- What the exercise asks
Give the rows below as a numbered list, leaving out the blank lines.

- Rows
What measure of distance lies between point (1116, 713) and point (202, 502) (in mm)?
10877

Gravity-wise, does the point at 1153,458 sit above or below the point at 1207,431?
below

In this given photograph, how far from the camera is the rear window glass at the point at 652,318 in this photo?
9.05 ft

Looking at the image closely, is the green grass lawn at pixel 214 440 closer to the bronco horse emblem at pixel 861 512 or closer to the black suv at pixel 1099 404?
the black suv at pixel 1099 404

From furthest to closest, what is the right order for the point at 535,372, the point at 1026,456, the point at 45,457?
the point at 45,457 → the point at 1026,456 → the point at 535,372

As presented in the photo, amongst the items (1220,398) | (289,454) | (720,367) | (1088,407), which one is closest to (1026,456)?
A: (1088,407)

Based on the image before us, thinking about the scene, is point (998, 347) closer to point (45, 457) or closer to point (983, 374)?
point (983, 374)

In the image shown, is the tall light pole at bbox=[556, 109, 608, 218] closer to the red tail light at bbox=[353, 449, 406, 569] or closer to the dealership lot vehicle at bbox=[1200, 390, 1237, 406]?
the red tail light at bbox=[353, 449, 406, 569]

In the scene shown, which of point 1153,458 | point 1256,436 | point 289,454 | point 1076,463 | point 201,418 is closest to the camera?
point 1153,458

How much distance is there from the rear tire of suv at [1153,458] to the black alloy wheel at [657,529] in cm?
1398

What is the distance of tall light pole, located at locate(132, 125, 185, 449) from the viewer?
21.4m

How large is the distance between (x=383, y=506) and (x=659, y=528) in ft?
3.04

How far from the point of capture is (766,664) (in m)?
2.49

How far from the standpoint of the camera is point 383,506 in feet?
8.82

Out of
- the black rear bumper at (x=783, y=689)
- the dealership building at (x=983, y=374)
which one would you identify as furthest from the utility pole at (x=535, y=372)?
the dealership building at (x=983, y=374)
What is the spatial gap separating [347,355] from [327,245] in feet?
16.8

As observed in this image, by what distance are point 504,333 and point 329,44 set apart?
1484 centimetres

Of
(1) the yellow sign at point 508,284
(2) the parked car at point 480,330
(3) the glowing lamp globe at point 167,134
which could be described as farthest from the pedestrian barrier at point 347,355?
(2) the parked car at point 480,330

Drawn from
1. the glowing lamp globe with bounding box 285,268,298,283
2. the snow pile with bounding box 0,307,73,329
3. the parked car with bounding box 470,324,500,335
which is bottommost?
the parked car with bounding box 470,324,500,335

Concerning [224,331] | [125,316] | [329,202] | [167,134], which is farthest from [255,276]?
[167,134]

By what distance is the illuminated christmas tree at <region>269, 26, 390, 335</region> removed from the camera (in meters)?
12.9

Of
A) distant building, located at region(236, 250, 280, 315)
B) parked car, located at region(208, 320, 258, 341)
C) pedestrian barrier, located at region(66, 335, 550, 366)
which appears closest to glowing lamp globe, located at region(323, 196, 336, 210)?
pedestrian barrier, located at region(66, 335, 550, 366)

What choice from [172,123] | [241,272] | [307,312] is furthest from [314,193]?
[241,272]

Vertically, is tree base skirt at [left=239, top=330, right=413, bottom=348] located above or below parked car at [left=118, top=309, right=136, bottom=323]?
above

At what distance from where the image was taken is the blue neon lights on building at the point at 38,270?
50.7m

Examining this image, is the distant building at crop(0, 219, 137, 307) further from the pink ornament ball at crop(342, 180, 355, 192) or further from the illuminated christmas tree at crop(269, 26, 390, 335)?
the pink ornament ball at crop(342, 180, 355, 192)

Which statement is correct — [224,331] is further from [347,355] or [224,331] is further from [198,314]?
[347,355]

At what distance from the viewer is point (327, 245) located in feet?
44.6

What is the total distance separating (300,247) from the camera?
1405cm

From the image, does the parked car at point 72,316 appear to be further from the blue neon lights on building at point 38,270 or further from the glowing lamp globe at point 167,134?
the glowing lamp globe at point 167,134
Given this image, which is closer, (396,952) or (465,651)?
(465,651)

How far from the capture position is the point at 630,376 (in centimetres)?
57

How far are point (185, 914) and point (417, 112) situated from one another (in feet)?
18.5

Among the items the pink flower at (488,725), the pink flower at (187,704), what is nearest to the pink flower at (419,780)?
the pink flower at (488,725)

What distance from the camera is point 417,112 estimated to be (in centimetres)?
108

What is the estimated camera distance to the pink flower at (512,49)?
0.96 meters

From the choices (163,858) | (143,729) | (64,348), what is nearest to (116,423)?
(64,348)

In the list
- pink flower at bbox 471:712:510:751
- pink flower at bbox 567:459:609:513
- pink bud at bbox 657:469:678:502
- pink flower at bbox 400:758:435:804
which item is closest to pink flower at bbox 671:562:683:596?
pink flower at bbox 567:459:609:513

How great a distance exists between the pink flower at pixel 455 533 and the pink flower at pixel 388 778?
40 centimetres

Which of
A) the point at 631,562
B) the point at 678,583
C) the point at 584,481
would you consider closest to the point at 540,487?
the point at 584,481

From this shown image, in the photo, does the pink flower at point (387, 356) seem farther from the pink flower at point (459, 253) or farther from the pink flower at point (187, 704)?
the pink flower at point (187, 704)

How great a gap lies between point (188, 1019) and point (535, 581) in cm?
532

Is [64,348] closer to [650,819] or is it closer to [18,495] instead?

- Solved problem
1. What measure of distance lies between point (1116, 713) and point (202, 502) (in mm)?
2. 10877
3. Gravity-wise, does the point at 1153,458 sit above or below the point at 1207,431?
4. below
5. In this given photograph, how far from the camera is the rear window glass at the point at 652,318 in this photo?
6. 9.05 ft
7. Looking at the image closely, is the green grass lawn at pixel 214 440 closer to the bronco horse emblem at pixel 861 512 or closer to the black suv at pixel 1099 404?
8. the black suv at pixel 1099 404
9. From furthest to closest, what is the right order for the point at 535,372, the point at 1026,456, the point at 45,457?
10. the point at 45,457 → the point at 1026,456 → the point at 535,372
11. As presented in the photo, amongst the items (1220,398) | (289,454) | (720,367) | (1088,407), which one is closest to (1026,456)?
12. A: (1088,407)
13. Based on the image before us, thinking about the scene, is point (998, 347) closer to point (45, 457) or closer to point (983, 374)?
14. point (983, 374)
15. In the image shown, is the tall light pole at bbox=[556, 109, 608, 218] closer to the red tail light at bbox=[353, 449, 406, 569] or closer to the dealership lot vehicle at bbox=[1200, 390, 1237, 406]?
16. the red tail light at bbox=[353, 449, 406, 569]
17. In the scene shown, which of point 1153,458 | point 1256,436 | point 289,454 | point 1076,463 | point 201,418 is closest to the camera?
18. point 1153,458
19. How much distance is there from the rear tire of suv at [1153,458] to the black alloy wheel at [657,529] in cm?
20. 1398
21. What is the distance of tall light pole, located at locate(132, 125, 185, 449) from the viewer?
22. 21.4m
23. How large is the distance between (x=383, y=506) and (x=659, y=528) in ft?
24. 3.04
25. How far from the point of capture is (766,664) (in m)?
26. 2.49
27. How far from the standpoint of the camera is point 383,506 in feet?
28. 8.82
29. Out of
30. - the black rear bumper at (x=783, y=689)
31. - the dealership building at (x=983, y=374)
32. which one would you identify as furthest from the utility pole at (x=535, y=372)?
33. the dealership building at (x=983, y=374)
34. What is the spatial gap separating [347,355] from [327,245] in feet?
35. 16.8
36. As observed in this image, by what distance are point 504,333 and point 329,44 set apart?
37. 1484 centimetres
38. Of
39. (1) the yellow sign at point 508,284
40. (2) the parked car at point 480,330
41. (3) the glowing lamp globe at point 167,134
42. which could be described as farthest from the pedestrian barrier at point 347,355?
43. (2) the parked car at point 480,330
44. Drawn from
45. 1. the glowing lamp globe with bounding box 285,268,298,283
46. 2. the snow pile with bounding box 0,307,73,329
47. 3. the parked car with bounding box 470,324,500,335
48. which is bottommost?
49. the parked car with bounding box 470,324,500,335
50. Concerning [224,331] | [125,316] | [329,202] | [167,134], which is farthest from [255,276]?
51. [167,134]
52. By what distance is the illuminated christmas tree at <region>269, 26, 390, 335</region> removed from the camera (in meters)?
53. 12.9
54. Of
55. A) distant building, located at region(236, 250, 280, 315)
56. B) parked car, located at region(208, 320, 258, 341)
57. C) pedestrian barrier, located at region(66, 335, 550, 366)
58. which appears closest to glowing lamp globe, located at region(323, 196, 336, 210)?
59. pedestrian barrier, located at region(66, 335, 550, 366)
60. What choice from [172,123] | [241,272] | [307,312] is furthest from [314,193]?
61. [241,272]
62. Vertically, is tree base skirt at [left=239, top=330, right=413, bottom=348] located above or below parked car at [left=118, top=309, right=136, bottom=323]?
63. above
64. At what distance from where the image was taken is the blue neon lights on building at the point at 38,270?
65. 50.7m
66. Examining this image, is the distant building at crop(0, 219, 137, 307) further from the pink ornament ball at crop(342, 180, 355, 192) or further from the illuminated christmas tree at crop(269, 26, 390, 335)?
67. the pink ornament ball at crop(342, 180, 355, 192)
68. Which statement is correct — [224,331] is further from [347,355] or [224,331] is further from [198,314]?
69. [347,355]
70. At what distance from the viewer is point (327, 245) located in feet?
71. 44.6
72. What is the total distance separating (300,247) from the camera?
73. 1405cm
74. From the image, does the parked car at point 72,316 appear to be further from the blue neon lights on building at point 38,270 or further from the glowing lamp globe at point 167,134?
75. the glowing lamp globe at point 167,134
76. Given this image, which is closer, (396,952) or (465,651)?
77. (465,651)
78. How far from the capture position is the point at 630,376 (in centimetres)?
79. 57
80. How far are point (185, 914) and point (417, 112) situated from one another (in feet)?
81. 18.5
82. Among the items the pink flower at (488,725), the pink flower at (187,704), what is nearest to the pink flower at (419,780)?
83. the pink flower at (488,725)
84. What distance from the camera is point 417,112 estimated to be (in centimetres)?
85. 108
86. What is the estimated camera distance to the pink flower at (512,49)?
87. 0.96 meters
88. From the choices (163,858) | (143,729) | (64,348), what is nearest to (116,423)?
89. (64,348)
90. In the list
91. - pink flower at bbox 471:712:510:751
92. - pink flower at bbox 567:459:609:513
93. - pink bud at bbox 657:469:678:502
94. - pink flower at bbox 400:758:435:804
95. which item is closest to pink flower at bbox 671:562:683:596?
96. pink flower at bbox 567:459:609:513
97. How great a distance exists between the pink flower at pixel 455 533 and the pink flower at pixel 388 778?
98. 40 centimetres
99. Which of
100. A) the point at 631,562
101. B) the point at 678,583
102. C) the point at 584,481
103. would you consider closest to the point at 540,487?
104. the point at 584,481
105. From this shown image, in the photo, does the pink flower at point (387, 356) seem farther from the pink flower at point (459, 253) or farther from the pink flower at point (187, 704)?
106. the pink flower at point (187, 704)
107. How great a gap lies between point (188, 1019) and point (535, 581) in cm?
108. 532
109. Is [64,348] closer to [650,819] or is it closer to [18,495] instead?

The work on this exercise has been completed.